I second that. regulatory compliance needs some better solutions


The technology to cost-effectively store massive amounts of raw metrics / data and quickly derive insight from it is still a relatively recent development, and so far we've seen turn-key tools to leverage that in just a few areas:

1. Where developers themselves are the likely product users (think Google Analytics, New Relic, Optimizely, Appdynamics)

2. Where there is a direct and immediate connection to $$$ (finance / quant stuff)

3. Generic data science platforms (Cloudera, Hortonworks, Databricks)

I think there is still tons of opportunity for industry-specific turn-key data science tools. Especially for verticals where there is a low coincidence of skilled developers with industry domain expertise.

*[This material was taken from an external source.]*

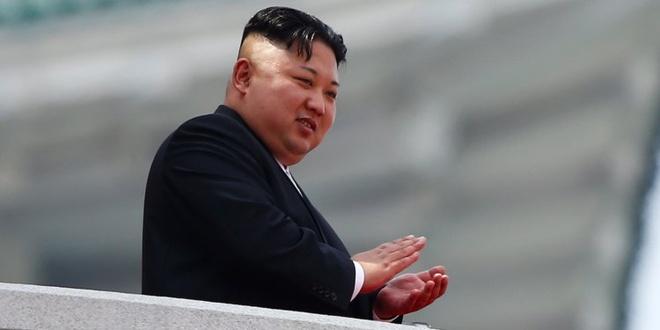 Bloomberg: Kim Jong Un bat ngo tham Trung Quoc hinh anh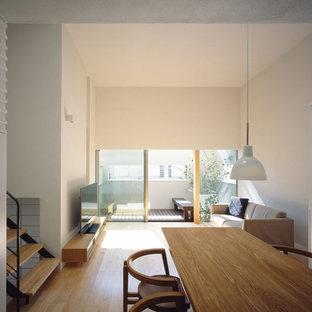 他の地域のモダンスタイルのおしゃれなLDK (白い壁、淡色無垢フローリング、据え置き型テレビ、茶色い床) の写真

Learn the art of writing gpu compilers. Software defined radio is another.

If you find web-scraping dull don't pursue it. Life is short.


I'd just suggest looking into something up and coming that interests you, and start learning whatever you can about that.

Industries that will have specific uses for machine-vision: autonomous driving cars, drones, robotics, augmented reality, internet of things

Others: crypto-currencies (specifically digital ledgers/blockchains), virtual reality, commercial space exploration, online education, voice recognition, (more as I think of them)

Tech that's already big and probably getting bigger: streaming video, instant stock trading based on algorithms,

Certainly one of those must be interesting to you. They're all pretty interesting to me.


Whereabouts are you? If you're interested in PLT, DSLs and compilers, there are some small enclaves in finance that might interest you.

edit spelling


What small enclaves in finance are you talking about? I know that banks have small scripting languages that enable semi-technical users to describe a derivative product ("if condition1 then payoff1 etc.") but those are old and I doubt they are actively maintained and that banks are hiring people for that.


I was talking about banks. I work for one where we build stuff on top of essentially this paper:

http://research.microsoft.com/en-us/um/people/simonpj/Papers...

We're even hiring: https://donsbot.wordpress.com/2016/01/18/haskell-developer-r...


If you are interested in huge bonuses up to 400k-1M a year for being a developer, then I suggest to you high frequency trading development. The problem is you'll have to move close to an exchange, but the finance industry rewards you handsomely and takes care of it's employees.


Best of luck to you, I am not in the industry and cannot recommend from that perspective.

As a consumer though, augmented reality ( eg Hololens and Magic Leap) seems like it is about to become very big, and probably utilizes machine vision.

Can you recommend some resources for learning about web scraping?


I'm very much into DSLs, and I've been building and using them extensively throughout a very wide spectrum: database engines, CADs, hardware design and verification, compilers, device drivers, HPC (GPGPU).


you should look at marketplaces. possibly even ones run by crypto currencies. There are alot of ways to configure a marketplace and it would be nice to abstract that from CRUD operations and such.


You can do pretty well as a Google for Work reseller.

I can make 1 USD per account per month, at 10k accounts it is a pretty good source of passive income.


Interesting proposition for a static income. I'll look into it


you're right, web scraping is dull ( it was a big, but important part of my job for a number of years ). The interesting, and non-trivial, part comes on how to use the data you have scraped.


Which one are you talking about:

Damn Small Linux, a very small Linux distribution

Definitive software library

Domain-specific language, a computer language designed for a specific problem domain


DSL= Domain Specific Languages


sorry I left the non-technical terms in there I didn't mean to piss everybody off. Thanks for answering.